To further protect user 46, security should be maintained so that security values cannot be intercepted or otherwise misappropriated. For example, network cryptographic protocols such as Secure Sockets Layer (SSL) can be used to protect the security values from interception on the network. Moreover, using POSTs instead of GETs keep the security value out of the URL in a referrer field, if user 46 follows a URL to another web server from within the application context. In addition, user protection system 30 could be implemented as a filter servlet that is configured to intercept all requests intended for distributed application 26. This centralizes the security value checking, ensuring that there are no code paths that mistakenly do not check for the security value on commands that have been designated as needing protection under the present invention.
Referring now to
It should be understood that the present invention can be realized in hardware, software, or a combination of hardware and software.
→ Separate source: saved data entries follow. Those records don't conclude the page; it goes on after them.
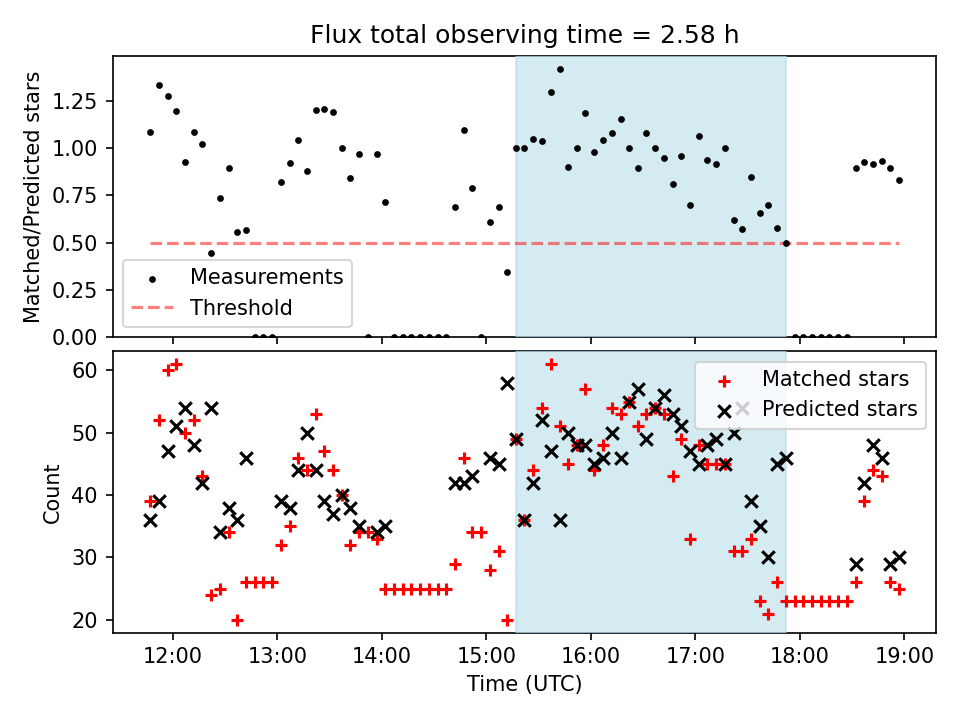 Flux total observing time = 2.58 h

Matched/Predicted stars

1.25
1.00
0.75
0.50
0.25
0.00

Measurements
Threshold

Count

60
50
40
30
20

Matched stars
Predicted stars

12:00
13:00
14:00
15:00
16:00
17:00
18:00
19:00

Time (UTC)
Any kind of computer/server system(s)—or other apparatus adapted for carrying out the methods described herein—is suited. A typical combination of hardware and software could be a general purpose computer system with a computer program that, when loaded and executed, carries out the respective methods described herein. Alternatively, a specific use computer, containing specialized hardware for carrying out one or more of the functional tasks of the invention, could be utilized. The present invention can also be embedded in a computer program product, which comprises all the respective features enabling the implementation of the methods described herein, and which—when loaded in a computer system—is able to carry out these methods. Computer program, software program, program, or software, in the present context mean any expression, in any language, code or notation, of a set of instructions intended to cause a system having an information processing capability to perform a particular function either directly or after either or both of the following: (a) conversion to another language, code or notation; and/or (b) reproduction in a different material form.
The foregoing description of the preferred embodiments of this invention has been presented for purposes of illustration and description. It is not intended to be exhaustive or to limit the invention to the precise form disclosed, and obviously, many modifications and variations are possible. Such modifications and variations that may be apparent to a person skilled in the art are intended to be included within the scope of this invention as defined by the accompanying claims.